After HM upgrade to 6.6 Radius test timing out on some of the Access Points

  • 1
  • Question
  • Updated 3 years ago
I have recently noticed that if I use the tool - radius test - it fails from some access points saying "The connection attempt to the server timed out". One access point is designed and radius proxy server and connects to the NPS server. In the NPS server we put /24 mask for all aerohive aps network. 

I tested each AP with 6.5.r1 and I know it worked. After 6.6 upgrade some APs are timing out. 
Photo of MST

MST

  • 152 Posts
  • 3 Reply Likes

Posted 3 years ago

  • 1
Photo of Nick Lowe

Nick Lowe, Official Rep

  • 2491 Posts
  • 451 Reply Likes
Realistically, we could do with packet captures to help triage this both between the instigating AP and the AP that acts as a RADIUS proxy and between the proxy and NPS.

In any case, however... You should not be using an AP as a RADIUS proxy unless you have to. (The feature is primarily used as a workaround for the RADIUS client limits in the Standard edition of Windows Server 2008 and Windows Server 2008 R2. These do not exist in the Standard edition of Server 2012 and newer.)

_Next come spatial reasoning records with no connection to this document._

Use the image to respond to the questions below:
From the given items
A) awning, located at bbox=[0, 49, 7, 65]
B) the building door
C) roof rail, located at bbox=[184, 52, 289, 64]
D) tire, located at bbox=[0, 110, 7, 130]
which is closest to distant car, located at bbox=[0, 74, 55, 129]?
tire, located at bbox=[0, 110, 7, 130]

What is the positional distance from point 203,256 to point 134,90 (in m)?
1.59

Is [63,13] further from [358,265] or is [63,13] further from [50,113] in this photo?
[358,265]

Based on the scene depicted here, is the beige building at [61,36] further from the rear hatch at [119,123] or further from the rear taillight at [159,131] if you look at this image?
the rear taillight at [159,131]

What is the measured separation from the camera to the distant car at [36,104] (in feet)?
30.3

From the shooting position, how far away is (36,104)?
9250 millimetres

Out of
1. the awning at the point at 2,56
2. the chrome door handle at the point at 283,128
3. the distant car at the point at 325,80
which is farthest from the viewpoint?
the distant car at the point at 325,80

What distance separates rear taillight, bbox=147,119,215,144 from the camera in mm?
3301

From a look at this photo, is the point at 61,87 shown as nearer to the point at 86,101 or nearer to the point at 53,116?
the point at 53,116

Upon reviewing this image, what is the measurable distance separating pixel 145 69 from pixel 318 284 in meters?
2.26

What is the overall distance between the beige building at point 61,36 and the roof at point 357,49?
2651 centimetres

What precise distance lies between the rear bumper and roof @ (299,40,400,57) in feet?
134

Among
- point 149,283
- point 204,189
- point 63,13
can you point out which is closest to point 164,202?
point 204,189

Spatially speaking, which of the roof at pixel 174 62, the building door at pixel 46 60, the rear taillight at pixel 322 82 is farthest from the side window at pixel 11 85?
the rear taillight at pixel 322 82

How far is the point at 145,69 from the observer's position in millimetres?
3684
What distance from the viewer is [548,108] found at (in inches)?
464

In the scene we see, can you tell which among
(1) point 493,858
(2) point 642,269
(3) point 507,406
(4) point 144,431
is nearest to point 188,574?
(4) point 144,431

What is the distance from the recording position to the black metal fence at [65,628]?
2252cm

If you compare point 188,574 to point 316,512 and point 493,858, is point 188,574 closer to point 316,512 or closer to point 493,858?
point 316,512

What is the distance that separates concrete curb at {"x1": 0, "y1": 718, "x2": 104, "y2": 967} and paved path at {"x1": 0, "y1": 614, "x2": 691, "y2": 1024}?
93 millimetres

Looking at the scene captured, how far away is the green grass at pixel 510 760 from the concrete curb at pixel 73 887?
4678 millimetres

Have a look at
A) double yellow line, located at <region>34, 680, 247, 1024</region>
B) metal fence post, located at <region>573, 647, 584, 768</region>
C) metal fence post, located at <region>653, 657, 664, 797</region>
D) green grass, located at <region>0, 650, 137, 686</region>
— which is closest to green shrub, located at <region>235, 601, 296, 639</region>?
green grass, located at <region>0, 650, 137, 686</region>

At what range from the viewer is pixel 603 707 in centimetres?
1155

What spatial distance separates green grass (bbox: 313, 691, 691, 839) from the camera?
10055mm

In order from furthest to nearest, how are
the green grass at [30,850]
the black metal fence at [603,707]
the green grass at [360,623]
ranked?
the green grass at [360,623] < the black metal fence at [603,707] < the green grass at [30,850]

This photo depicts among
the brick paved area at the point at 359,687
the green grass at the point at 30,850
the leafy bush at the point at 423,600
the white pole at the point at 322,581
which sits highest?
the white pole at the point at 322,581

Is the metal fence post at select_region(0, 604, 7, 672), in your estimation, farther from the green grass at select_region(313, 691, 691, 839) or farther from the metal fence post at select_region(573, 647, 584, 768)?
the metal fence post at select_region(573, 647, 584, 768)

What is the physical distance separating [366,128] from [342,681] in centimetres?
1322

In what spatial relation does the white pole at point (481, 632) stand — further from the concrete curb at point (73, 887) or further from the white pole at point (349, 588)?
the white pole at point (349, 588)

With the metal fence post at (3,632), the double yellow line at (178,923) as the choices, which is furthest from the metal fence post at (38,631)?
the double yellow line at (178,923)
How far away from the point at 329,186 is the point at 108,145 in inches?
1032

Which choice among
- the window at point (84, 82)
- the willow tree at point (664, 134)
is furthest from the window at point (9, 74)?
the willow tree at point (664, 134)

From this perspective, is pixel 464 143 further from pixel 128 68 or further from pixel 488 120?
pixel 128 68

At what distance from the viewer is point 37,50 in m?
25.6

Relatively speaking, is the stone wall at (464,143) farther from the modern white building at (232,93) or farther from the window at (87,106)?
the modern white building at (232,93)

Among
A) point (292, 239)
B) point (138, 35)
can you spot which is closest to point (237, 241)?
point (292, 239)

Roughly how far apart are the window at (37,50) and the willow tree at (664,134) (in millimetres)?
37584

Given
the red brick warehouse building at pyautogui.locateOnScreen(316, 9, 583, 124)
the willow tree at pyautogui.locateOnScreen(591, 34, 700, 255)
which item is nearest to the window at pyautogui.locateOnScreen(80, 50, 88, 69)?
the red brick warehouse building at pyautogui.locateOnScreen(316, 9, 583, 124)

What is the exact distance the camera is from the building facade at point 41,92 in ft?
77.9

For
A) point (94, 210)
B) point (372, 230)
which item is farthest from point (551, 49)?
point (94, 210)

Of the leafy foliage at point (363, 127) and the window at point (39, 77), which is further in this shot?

You likely therefore should be pointing your APs at your NPS server(s) directly.

What edition of Windows Server are you using? Would it be possible for you to improve your configuration so that you are not using an AP as a RADIUS proxy?

You mention putting /24 on the RADIUS client entry in NPS. This is only possible on the editions that do not have a RADIUS client limit. This makes me think you are not running a constrained instance.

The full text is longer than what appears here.